# Configure pptp vpn service



## blind0ne (Oct 28, 2021)

Hello, I would like to setup VPN server on my machine to connect on from Windows. I've installed mpd from ports, and here is my config. in rc.conf:

```
mpd_enable=YES
mpd_flags="-b"
gateway_enable="YES"
```
And in:

```
/u/l/e/mpd5# diff mpd.conf.sample mpd.conf
31c31
<       load dialup
---
>       load pptp_server
184c184
<       set ippool add pool1 192.168.1.50 192.168.1.99
---
>       set ippool add pool1 172.17.0.2 172.17.0.50
193,195c193,194
<       set ipcp ranges 192.168.1.1/32 ippool pool1
<       set ipcp dns 192.168.1.3
<       set ipcp nbns 192.168.1.4
---
>       set ipcp ranges 172.17.0.1/32 ippool pool1
>       set ipcp dns 172.17.0.1
220c219
<         set pptp self 1.2.3.4
---
>         set pptp self 9*.2*.2*.9*
```
But I still can't connect and don't now where to look for logs or enable them.

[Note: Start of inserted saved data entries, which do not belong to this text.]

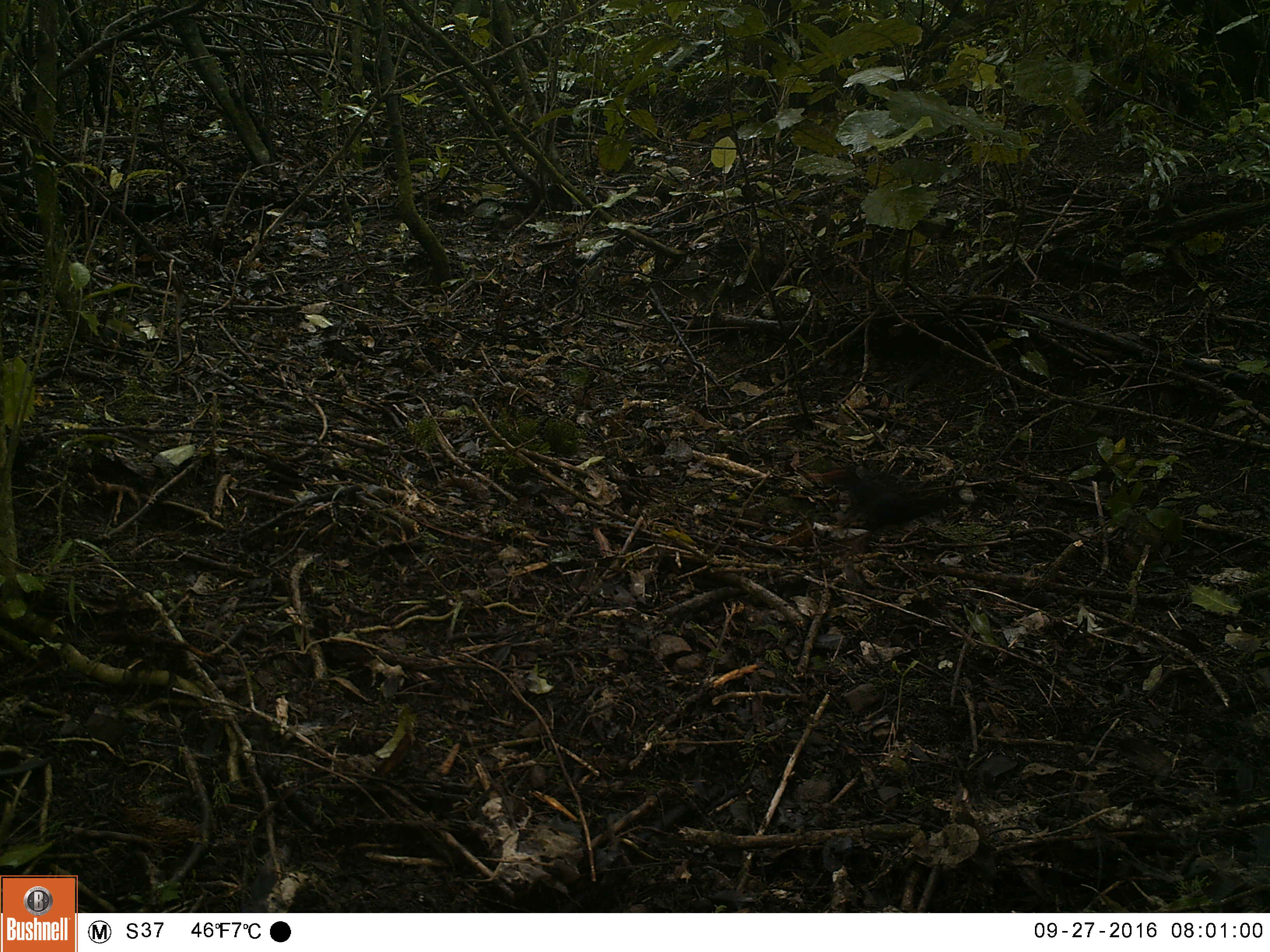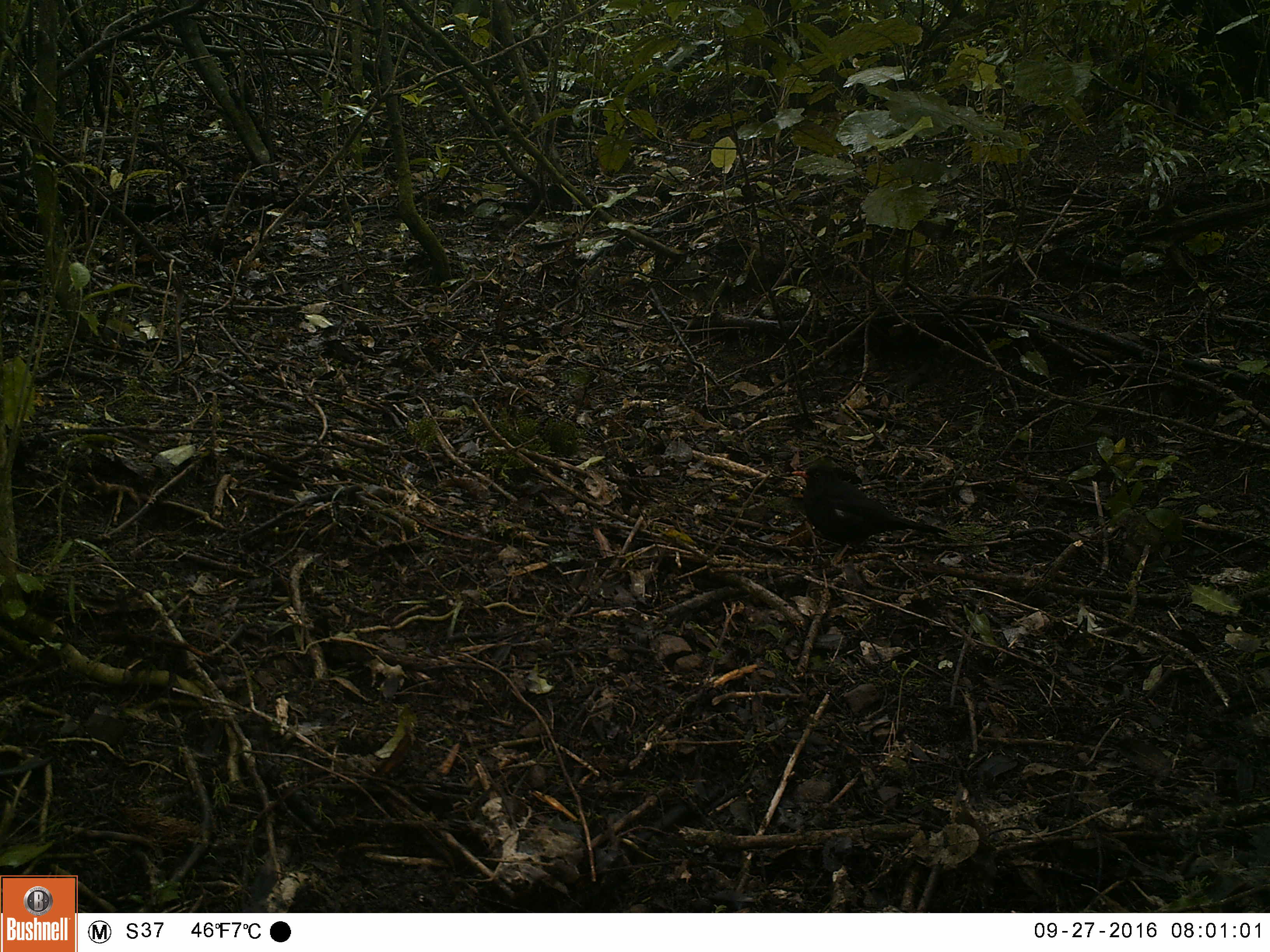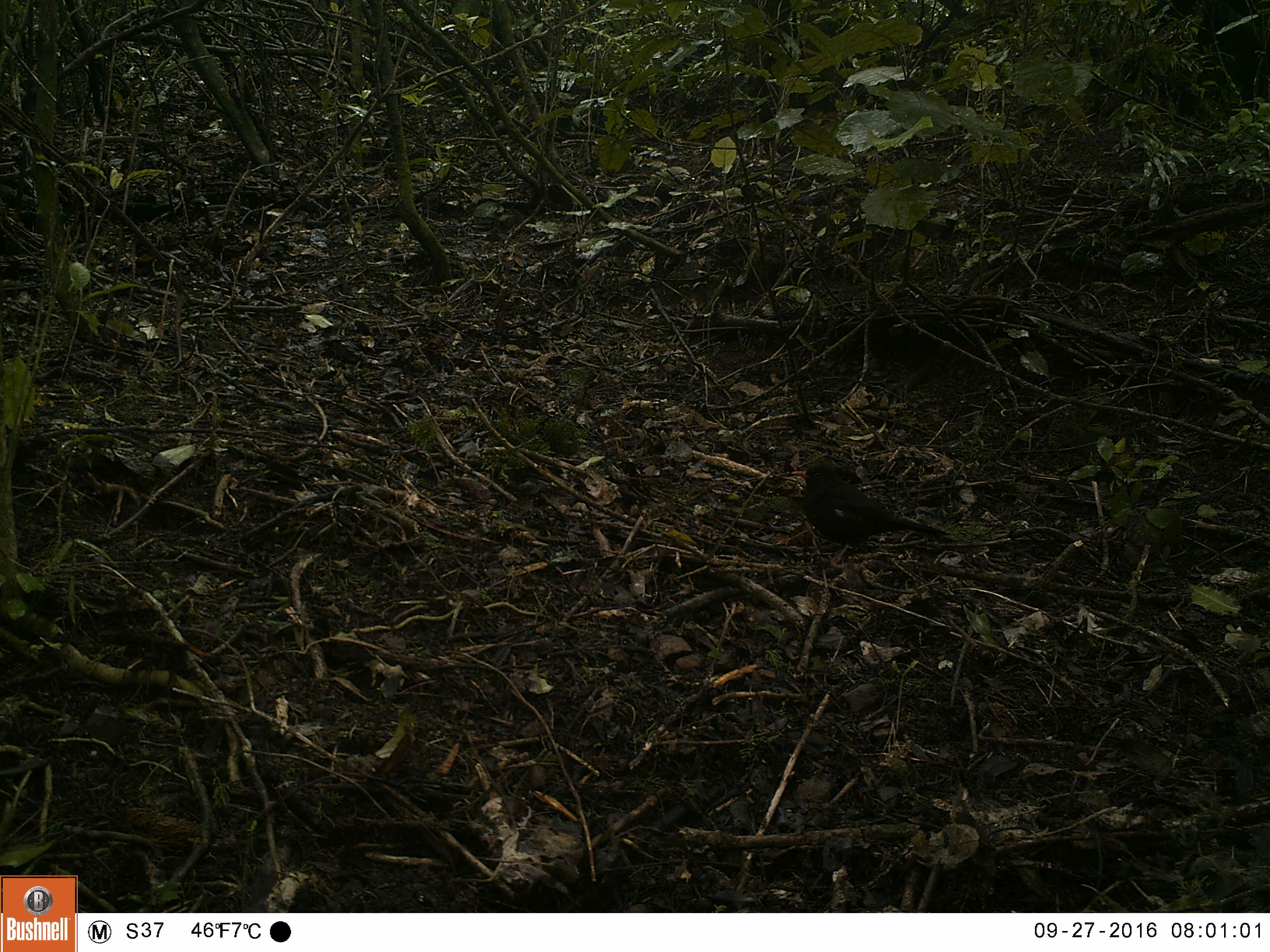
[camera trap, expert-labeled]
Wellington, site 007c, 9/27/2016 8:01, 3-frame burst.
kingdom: Animalia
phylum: Chordata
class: Aves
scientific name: Aves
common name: bird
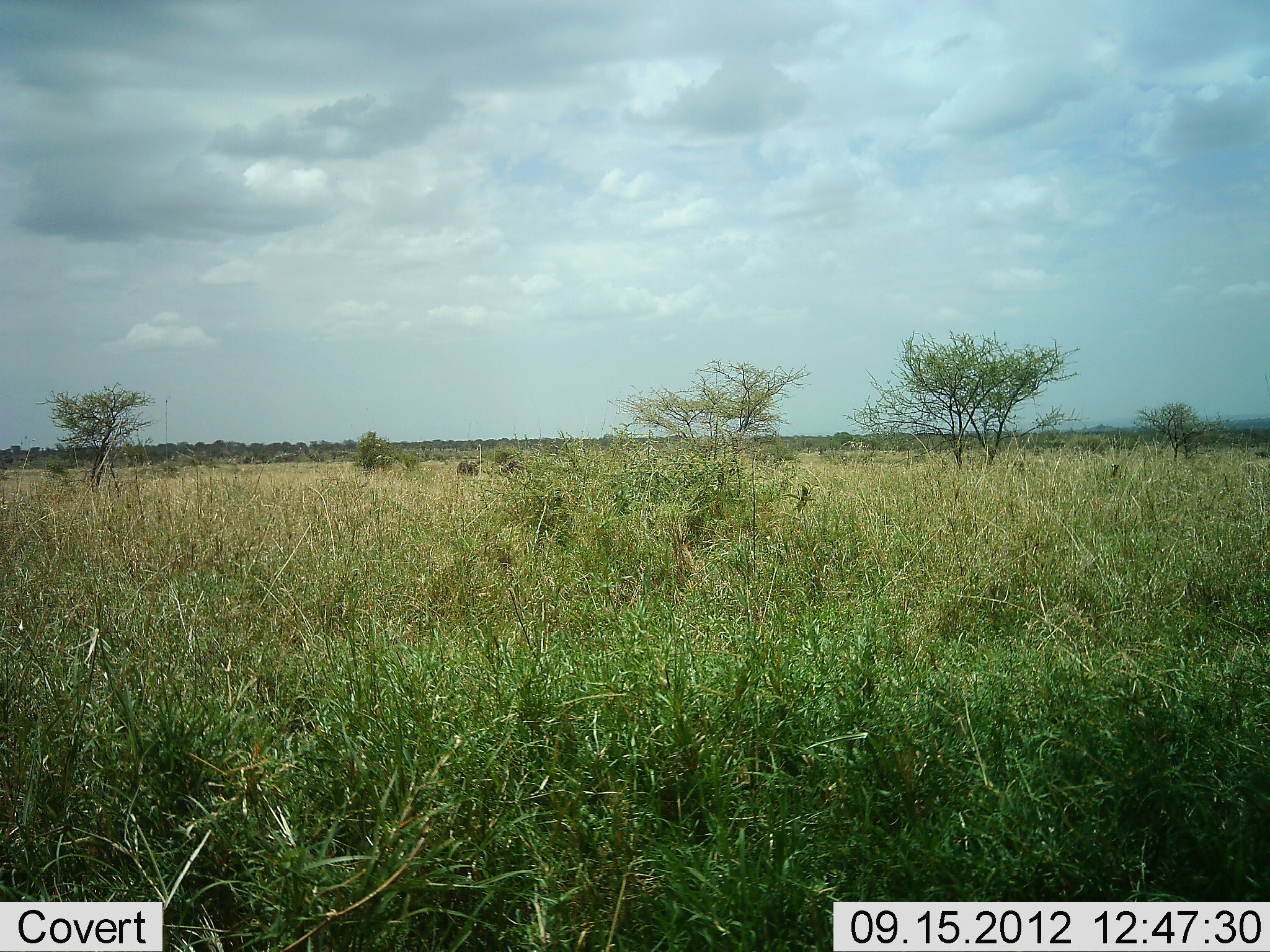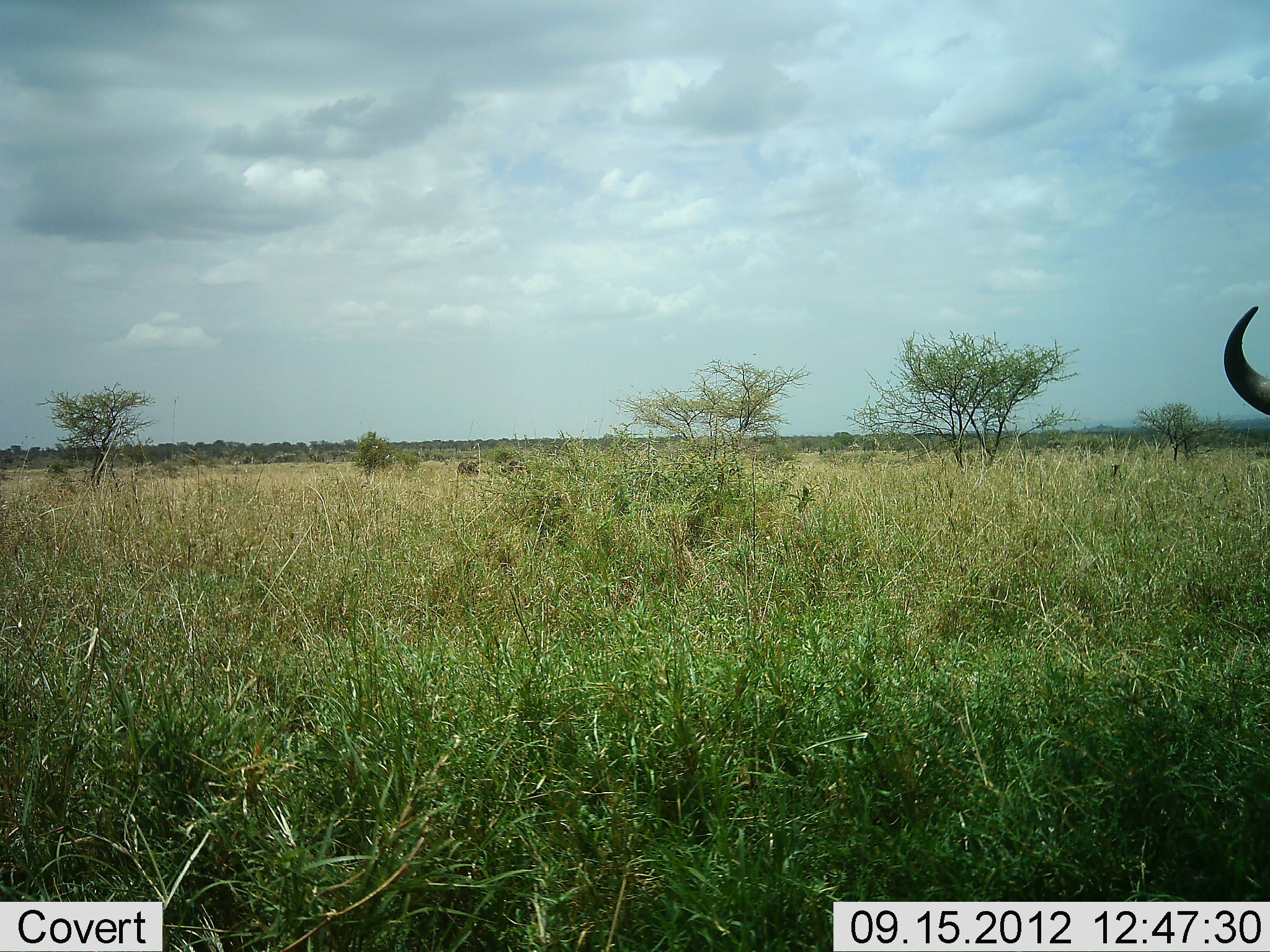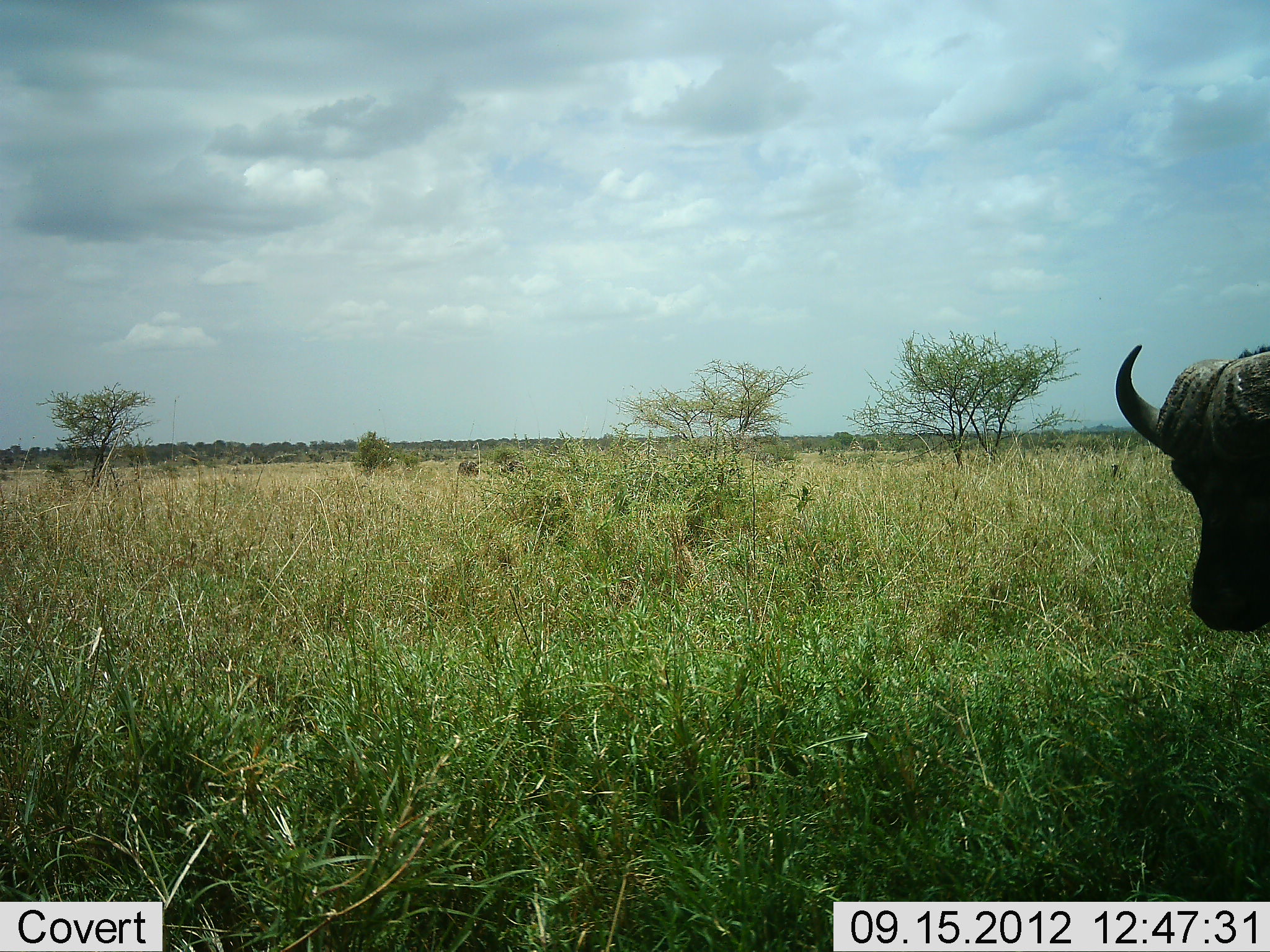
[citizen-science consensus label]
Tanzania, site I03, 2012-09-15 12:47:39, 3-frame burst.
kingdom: Animalia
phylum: Chordata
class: Mammalia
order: Artiodactyla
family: Bovidae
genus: Syncerus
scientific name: Syncerus caffer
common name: cape buffalo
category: buffalo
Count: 1.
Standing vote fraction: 20%.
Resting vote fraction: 0%.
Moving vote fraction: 80%.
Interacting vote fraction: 0%.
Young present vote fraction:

Thanks


----------



## SirDice (Oct 28, 2021)

blind0ne said:


> I would like to setup VPN server on my machine to connect on from Windows


Does it specifically have to be PPTP? Why don't you simply use OpenVPN? There's a good client for Windows for it.


----------



## blind0ne (Oct 28, 2021)

SirDice said:


> Does it specifically have to be PPTP? Why don't you simply use OpenVPN? There's a good client for Windows for it.


I dont care whitch one to use, just used pptp before. Where I could find info about configuring this openVPN server of freebsd and clients both on win and android?


----------



## hardworkingnewbie (Oct 28, 2021)

Microsoft PPTPv1 is broken according to Bruce Schneier. Depends of course on your version of Windows, too. PPTPv2 is more robust, but still questionable according to Schneier.






						Schneier on Security: Frequently Asked Questions about Microsoft's PPTP Implementation
					






					www.schneier.com
				




But in short, as soon as somewhere Windows is involed there: don't use it. Use OpenVPN, IPSec or Wireguard instead.


----------



## SirDice (Oct 28, 2021)

blind0ne said:


> Where I could find info about configuring this openVPN server of freebsd and clients both on win and android?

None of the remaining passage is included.